» Consigne 1
Relevez tous les noms de pays cités dans l'extrait sur Flusser et l'image.

Le texte duchampien nous fait remonter à l’absence d’image ou plutôt à ce que Duchamp appelle le moule et qu’il compare, on l’a vu, au négatif photographique.
En évoquant le négatif comme moule, Duchamp montre qu’il avait compris que l’autre aspect de cette crise qui explosait au début du XXe siècle, passait par la question de l’image en ceci que l’image après l’invention de la photographie changeait radicalement de statut.

II. Flusser, l’image et les appareils

Toujours peu connu et peu lu en France, le philosophe Wilèm Flusser, d’origine tchèque, ayant étudié en Angleterre, vécu et enseigné au Brésil et venu terminer ses jours en France, est sans doute l’un des rares philosophes à avoir donné aux relations entre le texte et l’image la place qui leur revient dans la culture occidentale. En consacrant un livre à la photographie, Flusser montre en quoi l’invention de cet appareil et de tous ceux qui ont suivi, a bouleversé notre rapport au monde.
Ceci peut paraître une évidence, encore faut-il prendre la mesure de la mutation dont elle est l’un des acteurs les plus importants, en particulier dans le domaine qui nous intéresse aujourd’hui, celui de l’art.

» Jeu de données
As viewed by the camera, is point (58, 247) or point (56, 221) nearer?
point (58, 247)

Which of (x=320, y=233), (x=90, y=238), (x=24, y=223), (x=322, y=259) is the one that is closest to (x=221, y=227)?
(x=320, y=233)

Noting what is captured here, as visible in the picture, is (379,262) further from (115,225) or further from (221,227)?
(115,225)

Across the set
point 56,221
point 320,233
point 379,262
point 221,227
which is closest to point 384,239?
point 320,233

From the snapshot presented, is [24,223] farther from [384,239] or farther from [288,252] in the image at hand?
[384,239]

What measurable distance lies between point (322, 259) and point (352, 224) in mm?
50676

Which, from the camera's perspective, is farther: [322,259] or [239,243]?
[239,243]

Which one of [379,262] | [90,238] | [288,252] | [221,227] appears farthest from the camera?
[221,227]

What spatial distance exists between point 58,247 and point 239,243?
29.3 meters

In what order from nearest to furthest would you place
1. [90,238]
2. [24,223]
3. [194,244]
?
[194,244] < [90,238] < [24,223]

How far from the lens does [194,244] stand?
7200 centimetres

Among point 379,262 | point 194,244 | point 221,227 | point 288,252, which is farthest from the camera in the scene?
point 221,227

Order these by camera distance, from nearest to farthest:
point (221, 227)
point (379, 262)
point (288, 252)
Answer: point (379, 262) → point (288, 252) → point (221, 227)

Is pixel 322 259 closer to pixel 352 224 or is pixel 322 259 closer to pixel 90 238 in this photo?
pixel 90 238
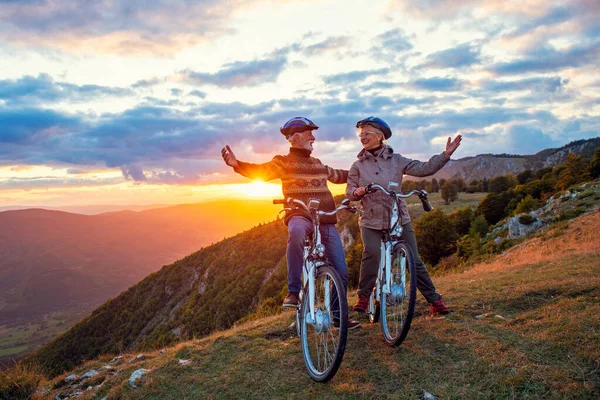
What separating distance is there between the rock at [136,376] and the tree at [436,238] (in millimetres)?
32173

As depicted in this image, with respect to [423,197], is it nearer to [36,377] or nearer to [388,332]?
[388,332]

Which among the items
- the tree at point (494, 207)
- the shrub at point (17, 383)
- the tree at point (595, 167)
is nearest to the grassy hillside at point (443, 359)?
the shrub at point (17, 383)

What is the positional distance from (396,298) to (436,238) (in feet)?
106

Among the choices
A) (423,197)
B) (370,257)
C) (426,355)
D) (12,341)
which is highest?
(423,197)

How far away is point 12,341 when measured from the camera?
139500mm

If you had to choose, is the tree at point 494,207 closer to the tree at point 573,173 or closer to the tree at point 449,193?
the tree at point 573,173

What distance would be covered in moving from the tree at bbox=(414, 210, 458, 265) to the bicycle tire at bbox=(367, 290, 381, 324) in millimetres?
30582

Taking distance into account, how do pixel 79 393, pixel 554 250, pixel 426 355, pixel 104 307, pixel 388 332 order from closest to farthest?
pixel 426 355, pixel 388 332, pixel 79 393, pixel 554 250, pixel 104 307

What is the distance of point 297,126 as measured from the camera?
5930mm

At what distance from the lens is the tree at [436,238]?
35.1m

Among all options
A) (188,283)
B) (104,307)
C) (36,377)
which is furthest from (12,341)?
(36,377)

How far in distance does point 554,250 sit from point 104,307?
8127 centimetres

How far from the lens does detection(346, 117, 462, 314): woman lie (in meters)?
5.71

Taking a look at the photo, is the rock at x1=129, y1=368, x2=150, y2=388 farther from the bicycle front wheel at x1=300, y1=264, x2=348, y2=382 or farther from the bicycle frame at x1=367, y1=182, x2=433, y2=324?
the bicycle frame at x1=367, y1=182, x2=433, y2=324
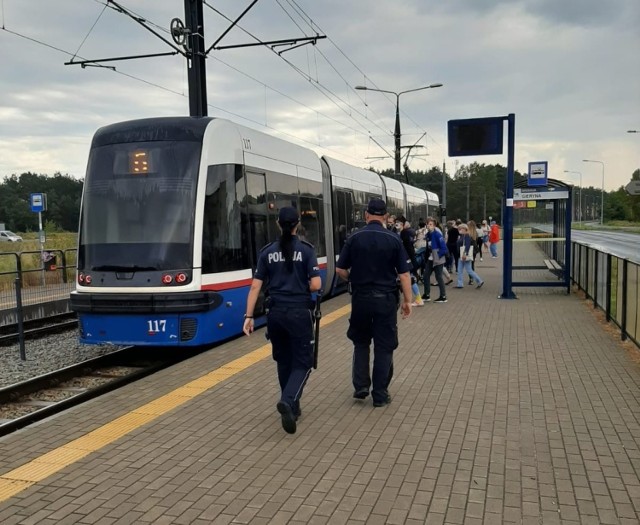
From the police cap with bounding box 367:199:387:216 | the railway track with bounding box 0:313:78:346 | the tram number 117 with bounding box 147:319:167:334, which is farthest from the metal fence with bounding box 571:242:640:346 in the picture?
the railway track with bounding box 0:313:78:346

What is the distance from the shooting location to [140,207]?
7.89 meters

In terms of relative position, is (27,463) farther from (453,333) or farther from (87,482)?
(453,333)

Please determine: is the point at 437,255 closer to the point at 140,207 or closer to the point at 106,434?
the point at 140,207

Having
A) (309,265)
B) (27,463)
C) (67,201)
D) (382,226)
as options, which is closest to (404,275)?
(382,226)

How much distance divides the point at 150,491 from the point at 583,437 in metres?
3.17

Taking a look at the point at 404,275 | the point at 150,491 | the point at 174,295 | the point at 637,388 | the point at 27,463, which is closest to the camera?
the point at 150,491

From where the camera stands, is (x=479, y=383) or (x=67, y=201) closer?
(x=479, y=383)

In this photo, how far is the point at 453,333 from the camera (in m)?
9.26

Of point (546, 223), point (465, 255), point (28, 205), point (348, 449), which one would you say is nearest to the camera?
point (348, 449)

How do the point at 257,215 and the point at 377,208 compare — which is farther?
the point at 257,215

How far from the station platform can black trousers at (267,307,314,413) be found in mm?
349

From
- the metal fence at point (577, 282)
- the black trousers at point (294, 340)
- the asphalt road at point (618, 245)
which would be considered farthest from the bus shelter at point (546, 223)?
the black trousers at point (294, 340)

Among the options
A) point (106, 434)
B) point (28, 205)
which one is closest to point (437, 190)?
point (28, 205)

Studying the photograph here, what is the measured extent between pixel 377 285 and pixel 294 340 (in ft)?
3.13
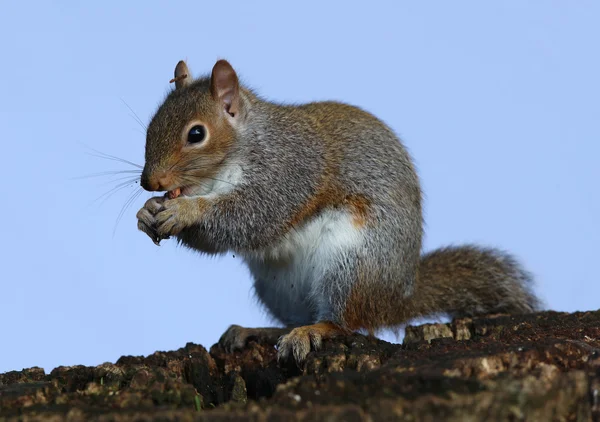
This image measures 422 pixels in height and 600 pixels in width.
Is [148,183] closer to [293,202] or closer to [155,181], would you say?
[155,181]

» Consigne 2
Décalez de 17 chaque nombre des réponses (coordonnées et mesure) dans les lignes du jeu de données, puis réécrivez ces lignes en entier. Commencez à la ligne qui contient « Among the options », allez jusqu'à la dernière ligne du jeu de données incluse et omettez les images.

» Résultat 1
France, Angleterre, Brésil

» Résultat 2
Among the options
A) point (106, 434)
B) point (28, 205)
which one is closest to point (437, 190)?
point (45, 222)

Studying the photograph here, what is the measured extent between pixel 377 285 and pixel 294 340 (in ft)?
20.13
This image measures 422 pixels in height and 600 pixels in width.
Is [148,183] closer to [293,202] or closer to [155,181], would you say?
[172,198]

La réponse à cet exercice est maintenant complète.